__Texto fornecido__:

--------

A Comissão Parlamentar de Inquérito (CPI) do Crime Organizado do Senado Federal aprovou nesta terça-feira (31) a convocação de ex-governadores e do presidente do Banco Central. Ibaneis Rocha (Distrito Federal) e Cláudio Castro (Rio de Janeiro) terão que comparecer para prestar depoimentos.
O senador Alessandro Vieira (MDB-SE), relator da CPI, foi o autor dos requerimentos. No caso de Ibaneis Rocha, a convocação visa esclarecer as relações comerciais entre seu escritório de advocacia e entidades investigadas pela Polícia Federal, além de detalhes sobre negociações envolvendo o Banco de Brasília (BRB) e o Banco Master. Segundo o senador, o escritório de Ibaneis teria firmado contratos milionários com grupos investigados e recebido transferências financeiras atípicas. Há também a suspeita de que Ibaneis tenha atuado pessoalmente na aprovação da aquisição do Banco Master pelo BRB, após o banco público ter adquirido créditos questionáveis do Master.
Para Cláudio Castro, a CPI busca um panorama sobre falhas institucionais no combate à lavagem de dinheiro e à infiltração do crime organizado no Estado. Vieira destacou que o Rio de Janeiro tem se tornado um centro de “sofisticadas dinâmicas do crime organizado”, com uma crescente “simbiose criminosa” entre facções e grupos paramilitares, conhecida como “narcomilícia”. O depoimento de Castro é considerado indispensável para avançar nas investigações.
As convocações de Ibaneis e Castro tornaram-se obrigatórias após ambos não atenderem a convites anteriores da comissão. O mesmo ocorreu com Roberto Campos Neto, presidente do Banco Central. Ele foi reconvocado para depor na condição de testemunha qualificada, pois sua ausência anterior foi justificada por compromissos. O senador Vieira ressaltou que a convocação de Campos Neto não implica responsabilidade prévia, mas busca entender como os procedimentos e práticas do Banco Central podem auxiliar os trabalhos da CPI.
Além dessas convocações, a CPI aprovou outras medidas, como a convocação de Renato Dias de Brito Gomes, ex-diretor do Banco Central, e a quebra de sigilo de pessoas físicas e jurídicas, atendendo a novas exigências do Supremo Tribunal Federal (STF).

--------

__Partes do exercício__:
[A] Responda, com base no texto sobre a CPI:
(i) Qual senador foi o autor dos requerimentos?
(ii) Como é conhecida a simbiose entre facções e grupos paramilitares no Rio de Janeiro?
(iii) Por qual motivo a ausência anterior de Roberto Campos Neto foi justificada?
[B] Transcreva, sem mudar nada, o trecho do texto sobre a CPI que começa com as palavras "A Comissão Parlamentar" e termina com "para prestar depoimentos.".

--------

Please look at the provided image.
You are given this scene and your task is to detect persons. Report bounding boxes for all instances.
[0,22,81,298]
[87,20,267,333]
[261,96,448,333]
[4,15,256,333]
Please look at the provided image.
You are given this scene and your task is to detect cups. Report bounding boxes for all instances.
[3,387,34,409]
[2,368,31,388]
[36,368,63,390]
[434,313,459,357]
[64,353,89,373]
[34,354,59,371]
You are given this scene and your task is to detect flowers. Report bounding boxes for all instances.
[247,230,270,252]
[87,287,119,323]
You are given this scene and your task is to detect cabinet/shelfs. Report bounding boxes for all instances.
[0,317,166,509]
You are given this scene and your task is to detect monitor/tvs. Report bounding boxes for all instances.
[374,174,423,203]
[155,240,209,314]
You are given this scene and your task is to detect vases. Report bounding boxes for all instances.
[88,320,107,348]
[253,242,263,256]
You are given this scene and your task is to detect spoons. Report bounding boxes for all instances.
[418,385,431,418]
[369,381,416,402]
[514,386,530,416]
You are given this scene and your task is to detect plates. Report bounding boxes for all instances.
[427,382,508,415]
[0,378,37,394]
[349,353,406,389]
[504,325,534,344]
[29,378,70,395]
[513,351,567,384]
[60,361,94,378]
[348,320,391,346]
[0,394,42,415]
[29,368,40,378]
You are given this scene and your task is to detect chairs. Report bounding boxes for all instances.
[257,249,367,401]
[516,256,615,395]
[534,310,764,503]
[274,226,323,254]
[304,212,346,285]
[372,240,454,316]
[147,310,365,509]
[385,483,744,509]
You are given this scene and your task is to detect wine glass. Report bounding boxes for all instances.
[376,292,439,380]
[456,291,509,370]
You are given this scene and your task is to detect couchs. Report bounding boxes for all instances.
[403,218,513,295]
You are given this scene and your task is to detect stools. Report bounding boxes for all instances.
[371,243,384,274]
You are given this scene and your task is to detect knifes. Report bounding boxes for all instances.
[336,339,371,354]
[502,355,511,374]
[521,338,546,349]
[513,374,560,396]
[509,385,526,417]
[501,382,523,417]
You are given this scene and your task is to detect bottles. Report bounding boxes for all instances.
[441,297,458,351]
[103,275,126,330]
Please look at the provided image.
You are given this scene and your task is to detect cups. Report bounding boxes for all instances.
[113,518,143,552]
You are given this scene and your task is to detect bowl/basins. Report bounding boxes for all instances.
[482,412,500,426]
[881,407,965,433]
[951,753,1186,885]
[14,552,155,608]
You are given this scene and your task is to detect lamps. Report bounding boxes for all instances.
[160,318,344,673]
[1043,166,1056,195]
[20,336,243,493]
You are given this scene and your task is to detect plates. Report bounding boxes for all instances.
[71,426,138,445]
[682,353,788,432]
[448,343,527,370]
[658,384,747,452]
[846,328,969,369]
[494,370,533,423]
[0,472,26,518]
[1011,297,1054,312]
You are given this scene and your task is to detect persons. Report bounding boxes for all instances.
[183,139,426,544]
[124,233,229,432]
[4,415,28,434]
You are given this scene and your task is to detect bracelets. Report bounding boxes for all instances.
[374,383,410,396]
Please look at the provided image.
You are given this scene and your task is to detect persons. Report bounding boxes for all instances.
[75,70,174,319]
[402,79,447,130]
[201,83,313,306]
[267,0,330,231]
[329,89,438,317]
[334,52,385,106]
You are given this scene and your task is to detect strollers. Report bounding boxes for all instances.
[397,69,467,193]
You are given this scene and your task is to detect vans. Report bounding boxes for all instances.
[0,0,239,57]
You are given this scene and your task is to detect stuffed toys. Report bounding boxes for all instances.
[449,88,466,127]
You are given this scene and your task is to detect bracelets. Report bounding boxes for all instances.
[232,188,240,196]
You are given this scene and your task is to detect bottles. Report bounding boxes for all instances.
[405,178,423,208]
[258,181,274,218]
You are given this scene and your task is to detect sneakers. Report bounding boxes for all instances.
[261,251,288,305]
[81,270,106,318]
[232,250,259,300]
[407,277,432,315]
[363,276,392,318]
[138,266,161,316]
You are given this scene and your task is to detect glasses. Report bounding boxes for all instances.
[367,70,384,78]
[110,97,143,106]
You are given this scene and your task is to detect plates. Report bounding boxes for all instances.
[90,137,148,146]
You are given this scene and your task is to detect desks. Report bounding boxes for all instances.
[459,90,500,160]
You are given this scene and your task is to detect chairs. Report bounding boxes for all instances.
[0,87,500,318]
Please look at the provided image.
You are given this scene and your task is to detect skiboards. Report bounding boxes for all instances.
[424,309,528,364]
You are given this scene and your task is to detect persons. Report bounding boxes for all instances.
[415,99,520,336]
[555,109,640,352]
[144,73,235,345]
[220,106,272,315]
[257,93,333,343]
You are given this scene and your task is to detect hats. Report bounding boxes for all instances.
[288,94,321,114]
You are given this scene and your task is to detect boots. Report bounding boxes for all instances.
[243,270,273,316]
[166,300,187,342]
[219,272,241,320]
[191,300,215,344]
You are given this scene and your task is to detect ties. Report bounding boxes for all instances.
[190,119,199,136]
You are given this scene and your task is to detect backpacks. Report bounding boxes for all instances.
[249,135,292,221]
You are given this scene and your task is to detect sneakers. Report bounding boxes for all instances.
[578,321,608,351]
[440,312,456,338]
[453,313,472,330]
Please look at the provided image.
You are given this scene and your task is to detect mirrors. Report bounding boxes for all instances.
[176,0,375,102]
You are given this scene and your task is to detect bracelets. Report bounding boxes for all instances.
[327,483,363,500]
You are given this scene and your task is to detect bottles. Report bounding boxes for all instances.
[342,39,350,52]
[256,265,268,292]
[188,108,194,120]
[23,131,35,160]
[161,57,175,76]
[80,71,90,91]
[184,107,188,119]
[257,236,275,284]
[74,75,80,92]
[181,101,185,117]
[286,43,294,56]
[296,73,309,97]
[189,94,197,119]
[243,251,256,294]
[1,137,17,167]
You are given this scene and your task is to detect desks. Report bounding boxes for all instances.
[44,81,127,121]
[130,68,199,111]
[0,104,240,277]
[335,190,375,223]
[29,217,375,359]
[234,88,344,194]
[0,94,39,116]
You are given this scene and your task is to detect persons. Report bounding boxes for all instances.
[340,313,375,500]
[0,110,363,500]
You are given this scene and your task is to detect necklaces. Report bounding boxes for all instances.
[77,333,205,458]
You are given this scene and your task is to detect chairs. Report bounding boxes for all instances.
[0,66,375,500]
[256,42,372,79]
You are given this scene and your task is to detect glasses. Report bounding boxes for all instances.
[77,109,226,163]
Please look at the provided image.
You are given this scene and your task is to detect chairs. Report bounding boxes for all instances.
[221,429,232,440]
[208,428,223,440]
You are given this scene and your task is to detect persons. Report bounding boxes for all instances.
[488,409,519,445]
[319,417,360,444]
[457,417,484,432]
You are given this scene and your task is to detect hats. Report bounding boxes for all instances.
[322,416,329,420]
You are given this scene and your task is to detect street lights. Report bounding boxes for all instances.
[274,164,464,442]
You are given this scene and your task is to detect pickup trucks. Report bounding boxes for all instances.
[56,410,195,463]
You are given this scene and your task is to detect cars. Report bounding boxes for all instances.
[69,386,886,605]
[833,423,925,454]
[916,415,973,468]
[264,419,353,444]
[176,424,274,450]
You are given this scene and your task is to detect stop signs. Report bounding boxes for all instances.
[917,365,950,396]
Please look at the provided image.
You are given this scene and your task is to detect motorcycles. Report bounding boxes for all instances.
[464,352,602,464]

--------

__Respostas__:
[A]
(i) Alessandro Vieira (MDB-SE), relator da CPI.
(ii) Como "narcomilícia".
(iii) Por compromissos.

[B]
A Comissão Parlamentar de Inquérito (CPI) do Crime Organizado do Senado Federal aprovou nesta terça-feira (31) a convocação de ex-governadores e do presidente do Banco Central. Ibaneis Rocha (Distrito Federal) e Cláudio Castro (Rio de Janeiro) terão que comparecer para prestar depoimentos.